[Scene question records]
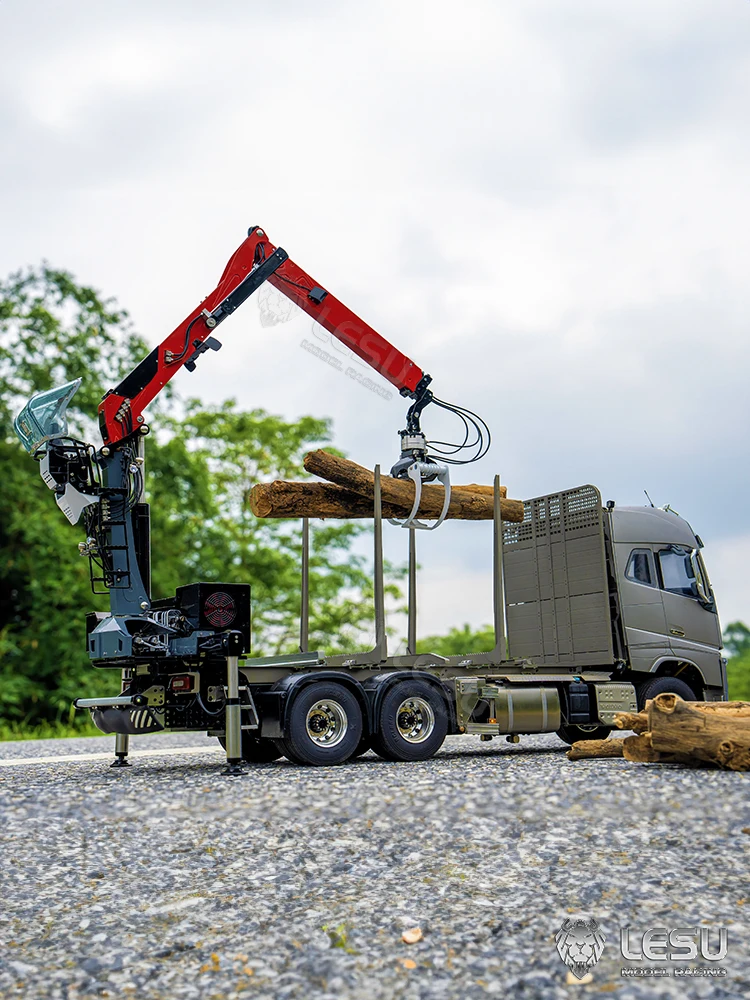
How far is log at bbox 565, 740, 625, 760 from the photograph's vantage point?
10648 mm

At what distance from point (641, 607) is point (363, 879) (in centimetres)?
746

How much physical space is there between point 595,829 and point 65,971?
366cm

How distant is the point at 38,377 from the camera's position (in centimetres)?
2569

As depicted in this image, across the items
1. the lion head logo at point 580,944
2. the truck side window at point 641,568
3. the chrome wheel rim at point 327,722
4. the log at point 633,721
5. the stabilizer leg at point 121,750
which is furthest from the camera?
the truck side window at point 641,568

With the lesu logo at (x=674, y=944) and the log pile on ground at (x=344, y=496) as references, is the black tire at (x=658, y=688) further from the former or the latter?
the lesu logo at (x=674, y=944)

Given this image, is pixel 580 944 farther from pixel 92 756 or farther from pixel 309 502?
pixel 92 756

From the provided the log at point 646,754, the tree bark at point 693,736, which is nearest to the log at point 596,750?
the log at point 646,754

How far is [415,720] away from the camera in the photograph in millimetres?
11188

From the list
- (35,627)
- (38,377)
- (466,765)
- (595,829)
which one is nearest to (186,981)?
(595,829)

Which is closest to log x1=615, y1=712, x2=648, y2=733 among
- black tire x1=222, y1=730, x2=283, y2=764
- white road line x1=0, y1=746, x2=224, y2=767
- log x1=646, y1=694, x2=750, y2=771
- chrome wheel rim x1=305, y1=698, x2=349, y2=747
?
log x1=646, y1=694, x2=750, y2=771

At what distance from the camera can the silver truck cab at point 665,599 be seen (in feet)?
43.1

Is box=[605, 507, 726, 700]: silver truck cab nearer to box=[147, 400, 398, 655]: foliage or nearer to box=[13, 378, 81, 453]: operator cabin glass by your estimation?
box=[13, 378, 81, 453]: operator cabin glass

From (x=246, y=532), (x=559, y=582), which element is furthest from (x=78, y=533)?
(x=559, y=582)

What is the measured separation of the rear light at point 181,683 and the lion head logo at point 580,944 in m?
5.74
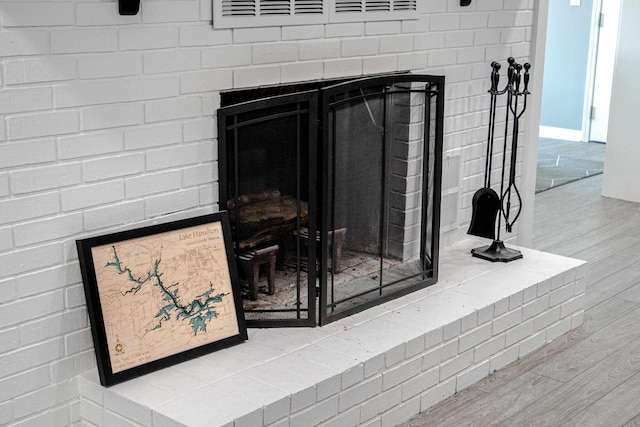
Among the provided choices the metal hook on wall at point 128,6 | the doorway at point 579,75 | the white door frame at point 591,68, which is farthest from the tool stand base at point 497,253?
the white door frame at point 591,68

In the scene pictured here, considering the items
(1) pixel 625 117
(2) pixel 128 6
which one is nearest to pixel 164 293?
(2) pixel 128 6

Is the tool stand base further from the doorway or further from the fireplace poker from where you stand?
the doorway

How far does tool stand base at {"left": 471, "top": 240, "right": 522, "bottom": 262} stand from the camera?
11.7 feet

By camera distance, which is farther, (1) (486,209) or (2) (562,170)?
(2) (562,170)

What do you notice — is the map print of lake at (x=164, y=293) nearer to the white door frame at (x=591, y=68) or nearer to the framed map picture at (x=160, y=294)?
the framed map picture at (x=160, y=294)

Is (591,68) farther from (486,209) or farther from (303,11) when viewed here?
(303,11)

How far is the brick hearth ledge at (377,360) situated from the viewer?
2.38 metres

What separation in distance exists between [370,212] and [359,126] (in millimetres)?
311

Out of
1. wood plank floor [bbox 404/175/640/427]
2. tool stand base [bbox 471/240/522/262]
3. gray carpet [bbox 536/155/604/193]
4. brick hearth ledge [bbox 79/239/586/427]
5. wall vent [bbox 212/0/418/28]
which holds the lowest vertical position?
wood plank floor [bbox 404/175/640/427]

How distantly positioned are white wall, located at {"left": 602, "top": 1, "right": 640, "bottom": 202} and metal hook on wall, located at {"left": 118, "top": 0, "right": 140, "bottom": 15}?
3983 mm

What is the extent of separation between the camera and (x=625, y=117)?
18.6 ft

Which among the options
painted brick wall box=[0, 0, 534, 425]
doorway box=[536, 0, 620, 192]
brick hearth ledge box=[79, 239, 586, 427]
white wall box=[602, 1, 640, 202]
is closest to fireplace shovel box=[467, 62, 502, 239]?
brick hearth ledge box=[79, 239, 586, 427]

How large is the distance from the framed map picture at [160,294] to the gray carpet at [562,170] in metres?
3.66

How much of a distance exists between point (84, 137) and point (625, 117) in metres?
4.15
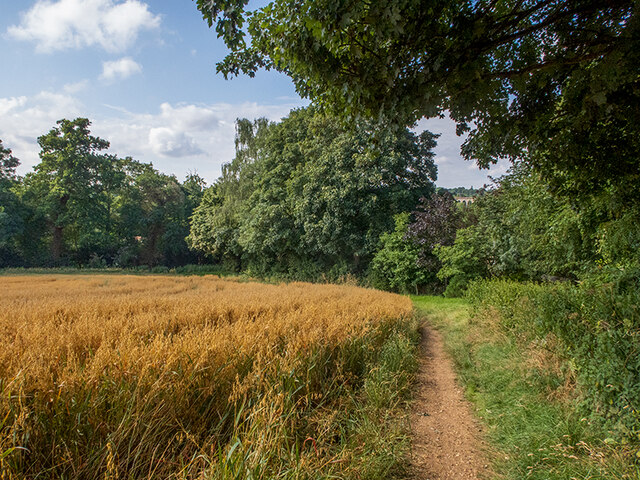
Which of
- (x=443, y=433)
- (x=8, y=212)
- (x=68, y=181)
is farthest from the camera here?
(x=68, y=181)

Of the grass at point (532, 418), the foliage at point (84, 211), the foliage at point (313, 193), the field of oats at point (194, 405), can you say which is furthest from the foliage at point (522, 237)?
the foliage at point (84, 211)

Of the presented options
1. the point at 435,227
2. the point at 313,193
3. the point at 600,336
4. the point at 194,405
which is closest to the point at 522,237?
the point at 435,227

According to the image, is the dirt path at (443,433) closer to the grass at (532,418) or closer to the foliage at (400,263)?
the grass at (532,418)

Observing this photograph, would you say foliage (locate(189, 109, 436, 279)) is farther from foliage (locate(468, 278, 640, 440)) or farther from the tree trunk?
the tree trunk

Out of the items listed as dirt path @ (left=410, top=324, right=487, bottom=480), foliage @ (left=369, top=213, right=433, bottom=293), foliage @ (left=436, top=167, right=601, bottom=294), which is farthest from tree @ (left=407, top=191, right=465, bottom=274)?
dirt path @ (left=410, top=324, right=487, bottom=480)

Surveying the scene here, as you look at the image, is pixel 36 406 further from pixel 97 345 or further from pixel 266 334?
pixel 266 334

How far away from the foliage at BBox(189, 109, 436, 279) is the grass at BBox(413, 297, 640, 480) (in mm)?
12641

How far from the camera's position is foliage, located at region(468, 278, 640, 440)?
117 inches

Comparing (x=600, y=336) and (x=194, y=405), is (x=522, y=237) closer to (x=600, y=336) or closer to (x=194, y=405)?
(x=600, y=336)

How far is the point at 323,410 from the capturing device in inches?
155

### Problem details
Output only the lines from the one holding "Out of the items" through the last line above, exactly as they appear.

### Exercise response
Out of the items listed as dirt path @ (left=410, top=324, right=487, bottom=480), foliage @ (left=369, top=213, right=433, bottom=293), foliage @ (left=436, top=167, right=601, bottom=294), which is farthest from tree @ (left=407, top=191, right=465, bottom=274)?
dirt path @ (left=410, top=324, right=487, bottom=480)

Surveying the scene here, as you look at the image, is pixel 36 406 further from pixel 97 345 or further from pixel 266 334?
pixel 266 334

How far away from the foliage at BBox(189, 109, 436, 279) is the grass at BBox(413, 297, 640, 480) (in mm)?
12641

How far from the camera's position is foliage, located at region(468, 278, 640, 440)?
117 inches

Comparing (x=600, y=336) and (x=194, y=405), is (x=522, y=237) closer to (x=600, y=336) or closer to (x=194, y=405)?
(x=600, y=336)

How far is the point at 323,410 from the capturing device in inches?
155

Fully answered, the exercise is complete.